Watch here: https://bit.ly/3719Bi7
Advanced data science techniques, like machine learning, have proven an extremely useful tool to derive valuable insights from existing data. Platforms like Spark, and complex libraries for R, Python and Scala put advanced techniques at the fingertips of the data scientists. However, these data scientists spent most of their time looking for the right data and massaging it into a usable format.
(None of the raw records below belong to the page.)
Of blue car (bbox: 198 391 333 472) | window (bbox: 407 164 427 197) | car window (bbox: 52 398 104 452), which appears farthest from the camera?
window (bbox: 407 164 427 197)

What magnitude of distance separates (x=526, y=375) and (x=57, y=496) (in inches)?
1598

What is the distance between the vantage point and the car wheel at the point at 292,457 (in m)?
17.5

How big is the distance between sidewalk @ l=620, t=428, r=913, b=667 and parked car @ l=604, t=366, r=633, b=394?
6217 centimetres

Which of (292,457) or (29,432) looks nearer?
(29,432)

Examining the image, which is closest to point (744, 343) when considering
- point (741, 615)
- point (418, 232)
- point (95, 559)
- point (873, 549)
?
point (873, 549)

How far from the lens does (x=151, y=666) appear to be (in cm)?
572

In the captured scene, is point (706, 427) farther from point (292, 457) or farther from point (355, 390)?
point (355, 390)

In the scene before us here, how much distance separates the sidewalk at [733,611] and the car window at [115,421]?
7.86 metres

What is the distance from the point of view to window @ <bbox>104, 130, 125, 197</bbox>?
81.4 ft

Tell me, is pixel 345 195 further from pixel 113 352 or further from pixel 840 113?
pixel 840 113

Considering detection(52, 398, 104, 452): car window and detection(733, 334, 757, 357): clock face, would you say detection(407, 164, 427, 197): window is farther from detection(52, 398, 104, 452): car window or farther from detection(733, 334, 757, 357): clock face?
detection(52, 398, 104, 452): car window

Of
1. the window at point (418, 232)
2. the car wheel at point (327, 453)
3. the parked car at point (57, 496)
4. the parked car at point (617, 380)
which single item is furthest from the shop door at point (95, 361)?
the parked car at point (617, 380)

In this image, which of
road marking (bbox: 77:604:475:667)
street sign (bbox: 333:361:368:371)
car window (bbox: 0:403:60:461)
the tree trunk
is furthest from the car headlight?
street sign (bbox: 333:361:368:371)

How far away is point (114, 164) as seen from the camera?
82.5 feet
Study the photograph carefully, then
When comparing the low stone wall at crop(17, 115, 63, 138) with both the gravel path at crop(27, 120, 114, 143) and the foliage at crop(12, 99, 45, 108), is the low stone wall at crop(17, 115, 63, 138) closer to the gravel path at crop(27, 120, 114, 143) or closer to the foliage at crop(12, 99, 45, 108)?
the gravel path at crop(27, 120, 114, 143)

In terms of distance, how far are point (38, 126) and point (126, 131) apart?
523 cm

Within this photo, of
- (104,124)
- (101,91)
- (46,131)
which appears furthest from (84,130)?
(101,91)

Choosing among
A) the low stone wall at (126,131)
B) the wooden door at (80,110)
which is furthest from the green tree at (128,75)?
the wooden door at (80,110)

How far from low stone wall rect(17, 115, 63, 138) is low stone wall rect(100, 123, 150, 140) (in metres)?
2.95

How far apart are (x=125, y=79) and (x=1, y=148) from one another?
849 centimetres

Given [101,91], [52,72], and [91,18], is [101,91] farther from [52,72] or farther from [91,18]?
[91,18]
Data virtualization offers a new alternative to address these issues in a more efficient and agile way.
Attend this webinar and learn:
-How data virtualization can accelerate data acquisition and massaging, providing the data scientist with a powerful tool to complement their practice
- How popular tools from the data science ecosystem: Spark, Python, Zeppelin, Jupyter, etc. integrate with Denodo
- How you can use the Denodo Platform with large data volumes in an efficient way
-About the success McCormick has had as a result of seasoning the Machine Learning and Blockchain Landscape with data virtualization
Best VIP Call Girls Noida Sector 22 Call Me: 8448380779
Advanced Analytics and Machine Learning with Data Virtualization
1. Advanced Analytics and
Machine Learning:
Removing Friction from the Data
Pipeline with Data Virtualization
Alexey Sidorov
Chief Evangelist Middle East & Eastern Europe
June 2020
3. 1. What are Advanced Analytics?
2. The Data Challenge
3. The Rise of Logical Data Architectures
4. Tackling the Data Pipeline Problem
5. Real-time Machine Learning with Data Virtualization
6. Key Takeaways
7. Q&A
8. Next Steps
Agenda
10. Logical Data Warehouse Architecture
Reporting
Analytics
Data Science
Data Market Place
Data Monetization
AI/ML
iPaaS
Kafka
ETL
CDC
Sqoop
Flume
RawDataZoneStagingArea
CuratedDataZoneCoreDWHmodel
Data Warehouse
Data Lake
Data Virtualization Platform
Analytical Views
Data Science Views
λ Views
Real-Time Views
DWH Views
Hybrid Views
Cloud Views
UniversalCatalogofDataServices
CentralizedAccessControl
Logical Data Warehouse
11. 11
Gartner, Adopt the Logical Data Warehouse Architecture to Meet Your Modern
Analytical Needs, May 2018
“When designed properly, Data Virtualization can speed data
integration, lower data latency, offer flexibility and reuse, and
reduce data sprawl across dispersed data sources.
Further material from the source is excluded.